Repeating a test doesnt help. The blood result likely wont be different the second time. A false negative is a person for whome the test just doesnt work, no matter how many times you repeat it. (In reality, these sorts of important tests are run multiple times against the single sample before they print the results.)
How so they determine false negatives? Are there other less broad and more expensive test?
That said, isn't it also possible at Stage 1 for the body to cure itself? That is, __in theory__ is it possible Stage 1 defecation is too early? That med intervention could be premature?
In addition to the press release someone posted, if you’re interested in some of the (high level) science behind this, I’d encourage you to read the ESMO presentation slides this news comes from: https://grail.com/wp-content/uploads/ESMO_2019_Oxnard_CCGA2_...
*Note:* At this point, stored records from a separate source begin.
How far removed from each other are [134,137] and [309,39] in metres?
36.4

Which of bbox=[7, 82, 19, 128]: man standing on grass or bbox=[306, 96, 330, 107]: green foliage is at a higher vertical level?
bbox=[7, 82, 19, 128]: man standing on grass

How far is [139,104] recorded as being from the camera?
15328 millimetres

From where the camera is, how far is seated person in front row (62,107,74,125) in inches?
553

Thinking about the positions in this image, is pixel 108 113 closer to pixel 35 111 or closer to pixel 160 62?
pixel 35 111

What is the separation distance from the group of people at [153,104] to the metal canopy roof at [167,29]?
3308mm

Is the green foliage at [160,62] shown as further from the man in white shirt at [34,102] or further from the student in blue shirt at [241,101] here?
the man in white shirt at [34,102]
I don’t think the article mentions it, but the study is funded by Grail, which is commercializing a variety of related technologies.
A pathologist friend told me “there’s a good chance you already have the cancer that might eventually kill you.” The danger of early detection of cancer is that we’ll end up treating fat more people than we would otherwise, and cancer treatment is often brutal. I’ll be interested to see what better detection actually does for mortality rates.
One day I hope that I will have a device that can digitize my blood sample at home so that remote cloud processing can warn me of issues. Life can sometimes get in the way of preventative checks. Social anxiety might be a part of that too.
I was thinking about it in terms of cataloguing the foods you eat for later analysis, but could work for this too.
Would it be possible to make portable device that could freeze dry a drop of liquid? Heat pumps and pressure vessels both get much simpler with smaller sizes.
This is very promising. The performance will definitely get better, this is like the first smoky pictures coming out of an MRI.
The real challenge is going to be dealing with the result... it isn’t simply a matter of continuing to use the same treatments we do now but applied to earlier stage disease.
...Actually, it is. Survival when using the same treatments is much higher in earlier stage patents is much better than in later stage. Full stop. Of course not everyone will be cured, but this will make a big dent.
By the birthday paradox, that means 11% of healthy people will be misdiagnosed for one form of cancer on the 20 test panel.
That's going to require some in person discussion and review... maybe they can handle that with the NHS, but I think the US patient would end up spending an extra $1000+ due to required human contact, beyond any test cost.
It isnt 20 tests. It is one test regime that detects the presence of 20 diseases. It doesnt diagnose any one disease, just red-flags patients for more accurate testing.
It seems quite obvious to me that the 0.6% is already accounting for there being multiple tests, and even if not, confounding factors are likely not completely independent per test.
For those who are interested in a deeper dive on this technology, its potential limitations, and its potential benefits, I wrote up a three-part series earlier this year breaking down recent advances in liquid-biopsy-based cancer detection:
Part I: regarding tumor fraction (this goes into depth about the stage I limitations noted by other commenters) https://ihaque.org/posts/2019/07/02/early-detection-mid-2019...
Part II: technical advances from Grail (the authors here) and Guardant (one of their main commercial competitors) https://ihaque.org/posts/2019/07/08/early-detection-mid-2019...
Part III: clinical performance and economics - integrating the sensitivity and specificity numbers with a simple model for important clinical parameters like adherence (how many people prescribed to take the test actually do), and cost: https://ihaque.org/posts/2019/08/18/early-detection-mid-2019...
Disclaimer: I'm the former CSO of a competing company, but I no longer work in this space.